37.
De quando uma alegria traz os seus contrários
Márcio finalmente completara os seus tão sonhados 18 anos. Sonhados porque seu pai, satisfeito que era com ele, moço muito bom e obediente, prometeu-lhe dar uma moto Honda, 250 cilindradas, “mas somente quando você chegar aos dezoito!” Chegou aos dezoito. E assim foi. A moto era linda: novinha, vermelhinha, do jeitinho que ele queria. Um sonho realizado. Mas havia outro.
Depois de ouvir as mil e tantas recomendações da mãe, Márcio ligou para Juliana, convidando-a a ir com ele, em sua nova moto, ao forte de Cabedelo, ou à Ponta do Seixas, ou aonde ela quisesse ir. Não ficaria nada mal impressionar a garota que, em sua garupa, ele pensava, lhe abarcaria pela cintura, espremendo-se no abraço. “Juliana é a menina mais linda desta cidade, Patativa”, ele me dizia, “e do universo todinho”. Que maravilha! A vida era boa. E todas as vias eram veias que apontavam para o paraíso. Era somente seguir... vivendo.
Marcaram de sair no domingo, quando o sol não estivesse em um para cada habitante da cidade.
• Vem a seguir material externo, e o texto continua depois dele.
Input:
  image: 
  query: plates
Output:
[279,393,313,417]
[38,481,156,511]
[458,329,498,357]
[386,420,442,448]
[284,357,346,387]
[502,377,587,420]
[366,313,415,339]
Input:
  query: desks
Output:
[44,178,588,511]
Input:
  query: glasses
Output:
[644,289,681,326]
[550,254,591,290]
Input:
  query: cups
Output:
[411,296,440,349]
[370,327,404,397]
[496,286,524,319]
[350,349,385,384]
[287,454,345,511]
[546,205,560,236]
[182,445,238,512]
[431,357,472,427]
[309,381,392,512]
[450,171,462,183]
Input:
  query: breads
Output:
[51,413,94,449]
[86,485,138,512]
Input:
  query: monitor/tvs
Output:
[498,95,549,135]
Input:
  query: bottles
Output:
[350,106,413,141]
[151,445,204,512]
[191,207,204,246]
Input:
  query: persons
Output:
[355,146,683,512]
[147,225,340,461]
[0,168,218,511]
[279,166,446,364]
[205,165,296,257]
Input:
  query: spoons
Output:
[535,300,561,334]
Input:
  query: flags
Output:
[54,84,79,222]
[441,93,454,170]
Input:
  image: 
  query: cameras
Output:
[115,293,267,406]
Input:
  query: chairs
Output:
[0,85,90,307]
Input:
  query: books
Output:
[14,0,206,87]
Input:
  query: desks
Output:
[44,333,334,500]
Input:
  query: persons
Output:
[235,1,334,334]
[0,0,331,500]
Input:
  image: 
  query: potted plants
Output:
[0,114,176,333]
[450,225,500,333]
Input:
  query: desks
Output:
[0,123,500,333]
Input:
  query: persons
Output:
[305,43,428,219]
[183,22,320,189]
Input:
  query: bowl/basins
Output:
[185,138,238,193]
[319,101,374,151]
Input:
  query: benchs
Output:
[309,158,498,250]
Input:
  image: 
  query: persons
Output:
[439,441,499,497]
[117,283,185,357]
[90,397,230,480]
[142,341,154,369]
O ar que entrava pelos lados da viseira do capacete, acariciando gentilmente o seu rosto, dava-lhe uma agradável sensação de aventura, de liberdade, e de poder. Nas mudanças de marcha, que provocavam pequeninos solavancos, Juliana lhe abraçava, rosto colado à sua nuca. Dava até para sentir sua respiração, e seu perfume. Tudo como ele havia sonhado. Tudo como ele queria. Seus sonhos, finalmente, estavam se realizando. Só faltava agora, para que tudo fosse realmente perfeito, ela dizer que “sim”, que “quero ser tua garota pelos séculos dos séculos, amém.” Sim, faltava isso; mas não parecia mais uma coisa tão longe de acontecer. E ele ainda não entendia o porquê de ela ser assim tão, tão arredia; tão desconfiada dos próprios sentimentos.
Márcio pensava nessas coisas quando, na ladeira, no começo da descida que dá para a praia de Cabo Branco, viu um vira-lata correr para atravessar a pista. Não tinha como frear. Atropelou o animal e, ao mesmo tempo, perdeu o controle sobre a moto. Ele e Juliana foram arremessados contra o meio-fio, caindo bruscamente sobre algumas pedras que estavam no encostamento. Ela teve o rosto dilacerado e algumas fraturas expostas, no joelho direito e nos braços. Morreu na hora. Márcio, conforme laudo da polícia técnica, além de várias escoriações pelo corpo, quebrara o braço direito e a cabeça. Esta, aberta que estava, fizera com que ele perdesse bastante massa encefálica. Morreu ali mesmo, deitado de bruços, enquanto o cão traçava círculos na pista, rodando para os lados, ganindo, tentando levantar-se, com a língua para fora e o sangue escorrendo pelos cantos da boca.
Nos dias seguintes, o povo da rua não falava de outra coisa, admirados de como o destino pode ser tão negro e impiedoso.
Os pais de Márcio, numa das visitas que lhes fiz, deram-me de presente o disco que ele ouvia antes de sair para encontrar-se com Juliana. Disseram-me que não conseguiriam guardar “aquilo”, e que o Márcio gostava muito de mim, e certamente iria querer que eu ficasse com ele, porque eu gostava muito daquela banda e então... Era o álbum Ouça o que eu digo, não ouça ninguém, de 1988, dos Engenheiros do Hawaii.
Márcio tinha uma irmã com quem tive um brevíssimo romance, Mayra. Quando eu já estava de saída, na calçada, ela contou-me que o irmão tinha mania de sair e deixar o som ligado. “Nesta última vez”, disse-me, chorando, “quando fui desligar, tava lá tocando aquela música: ‘É muito engraçado que todos tenham os mesmos sonhos e que o sonho nunca vire realidade’”. Precisei abraçá-la, tentando dar algum consolo. E aí ela disse que lembrava bem disso porque a frase tinha ficado martelando em sua cabeça, como se houvesse alguma relação entre o que ouvia e o trágico ocorrido. “Como é triste que as pessoas morram tão cedo, não é?” Confirmei com a cabeça, ainda abraçado a ela, que completou: “Maldita Honda dos infernos! São as nossas maiores alegrias que também podem trazer as nossas maiores tristezas. Mas não temos nunca como saber, e precisamos nos permitir aos seus riscos.” Concordei novamente.
Hoje fui ao cemitério do Cristo Redentor. Levei algumas flores para Márcio e Juliana, que lá estão sepultados. Sei, claro, que isso não faz diferença nenhuma para os dois; mas, para mim, sim.